Improving Targeted Molecule Generation through Language Model Fine-Tuning Via Reinforcement Learning
Salma J. Ahmed, Emad A. Mohammed
TL;DR
The paper tackles the high cost and duration of drug development by proposing a de-novo design framework that uses a Transformer-based MolT5 model fine-tuned with Proximal Policy Optimization (PPO) reinforcement learning to generate protein-targeted molecules. It combines a Drug-Target Interaction (DTI) reward and a chemical validity reward to steer generation toward target specificity and syntactic feasibility, with a two-stage training regime: Stage I pretraining on BindingDB and Stage II RL fine-tuning. Quantitative results show improved drug-likeness (QED), reduced molecular weight (MW), and optimized logP values, along with a very high novelty rate (0.041% memorized), validated through MOSES benchmarking and similarity analyses to ChEMBL inhibitors. The approach demonstrates a scalable, transformer-based pathway toward targeted drug discovery, with implications for accelerating early-stage lead generation and filtering candidates via learned policy optimization.
Abstract
Developing new drugs is laborious and costly, demanding extensive time investment. In this paper, we introduce a de-novo drug design strategy, which harnesses the capabilities of language models to devise targeted drugs for specific proteins. Employing a Reinforcement Learning (RL) framework utilizing Proximal Policy Optimization (PPO), we refine the model to acquire a policy for generating drugs tailored to protein targets.
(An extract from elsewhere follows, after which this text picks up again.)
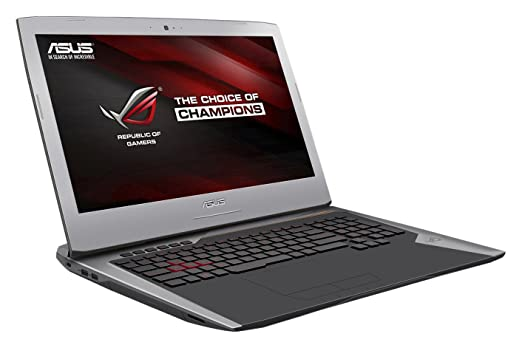Vente flash : un PC portable gamer 17″ ASUS ROG à 1299 euros sur Amazon.fr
The proposed method integrates a composite reward function, combining considerations of drug-target interaction and molecular validity. Following RL fine-tuning, the proposed method demonstrates promising outcomes, yielding notable improvements in molecular validity, interaction efficacy, and critical chemical properties, achieving 65.37 for Quantitative Estimation of Drug-likeness (QED), 321.55 for Molecular Weight (MW), and 4.47 for Octanol-Water Partition Coefficient (logP), respectively. Furthermore, out of the generated drugs, only 0.041% do not exhibit novelty.